Er fällt aufs Sofa, während sein Auge noch durstig schaut. Hier rückt er sich heute ein Kissen zurecht, will nicht zu Bett gehen. Er blinzelt hoch zu den Sternen – ach, könnte er dieses Bild hinüber retten in einen ewigen Traum – sacht überkommt ihn der Schlaf.

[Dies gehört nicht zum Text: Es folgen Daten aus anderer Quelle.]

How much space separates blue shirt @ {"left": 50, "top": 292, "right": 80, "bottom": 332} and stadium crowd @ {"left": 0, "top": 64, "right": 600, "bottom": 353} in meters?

Der nächste Morgen gibt keine Zeit zum nachdenken. Er funktioniert nach der Uhr an seinem Handgelenk, nach Uhren an Wänden in Straßen, Geschäften, bis ihn ein großes Gebäude verschluckt. Erst zehn Stunden später tritt er wieder heraus auf die Straße, und wieder umgibt ihn die Nacht. Er atmet metallische Luft und geht ein paar Schritte. Ungehaltenes Hupen hier und da auf Straßen, schwarz und bunt von ungezählten Lichtern – alles gleichgültig – gleichgültig. Die Nacht hebt ihre Schwingen. Sie scheint ihn entführen zu wollen in ein Drama, das, wenn er will, beginnt. Er wendet sein Auto und hält an einer Stelle nahe einer Brücke. Hier „scheinen die alten Weiden so grau“, erinnert er sich, und die Nacht wispert leise: „Ich lieb dich, mich reizt deine schöne Gestalt“ – war es nicht so? Als er noch jünger war, kannte er diesen Text [s. Goethe, Erlkönig] auswendig und sah den Reiter im Winde fliegen, auf den Armen ein ächzendes Kind – ja, so war es. Schon früh erlernte man, dass Kurzweil im Checken der anderen lag, denen man nie begegnen würde. Und heute kräuselt der Schauder weiter wohlig die Rücken, wenn das Entsetzen hervorkroch aus Fernsehern und Kinos, und doch anhalten musste vor der Geborgenheit weicher Sessel, in denen man gebannt entspannte.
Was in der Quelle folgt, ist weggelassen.